[Text provided]

+---+

The dynasty started in 2000 when Freddie Tuilagi switched codes following a short two years with St Helens. Success in the new code soon followed, the centre winning two Premiership titles and two Heineken Cups, starting on the wing in the 2002 final victory over Munster. 

Three years into his stay at Welford Road, Freddie was joined by his brother Henry, who over the next four years would bring a level of brutality at No8 which would somehow make fellow professionals look like schoolboys at times. 

Freddie left Leicester in 2004, but by now the revolving door of Tuilagis was set in motion and his exit saw the arrival of winger Alesana, who would only enhance the family’s reputation in England. 


Alesana Tuilagi would represent Leicester more than 100 times over the next eight years, winning three Premiership titles and starting in two losing Heineken Cup finals. He left Leicester in 2012, having been the top scorer in the league the season before. 

He was also joined by brothers Andy and Vavae while at Welford Road, but their time at Leicester did not reach the heights that their brothers’ did.

+---+

[What you need to do]
Continue the passage about the Tuilagi brothers at Leicester from its final sentence.

[Information supplied]
+---+

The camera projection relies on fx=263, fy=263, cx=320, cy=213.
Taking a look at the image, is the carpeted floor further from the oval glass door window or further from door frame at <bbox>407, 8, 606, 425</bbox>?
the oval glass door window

+---+

[Expected answer]
This obviously leaves Manu as the final part of this fraternal legacy in the Midlands, who made his Premiership debut at the age of 19 in 2010. Over the past ten years he forged a reputation that precedes him.  

The centre is distinguished from his brothers as he is an England international, having moved to Leicester at the age of 12, while the other five siblings represented Samoa. 


That may have helped develop his reputation as a global force, but it is a legitimate claim that he is the best of all his brothers and has produced some performances across his career in which he has come as close as any player ever has to be literally unstoppable. 

On top of that, the Tuilagi name has also been intergenerational as Freddie’s two sons, Brian and Fred, came through the Tigers academy and both will now play for London Scottish next season. 

Few families have contributed to a team’s success in the same way the Tuilagis have and it is a sad day for Leicester to end their 20-year association with the family. 

The most damaging thing for Steve Borthwick’s side is that this may not be the end of the family name in the Premiership, as Manu could be picked up by one of Tigers’ top-flight rivals.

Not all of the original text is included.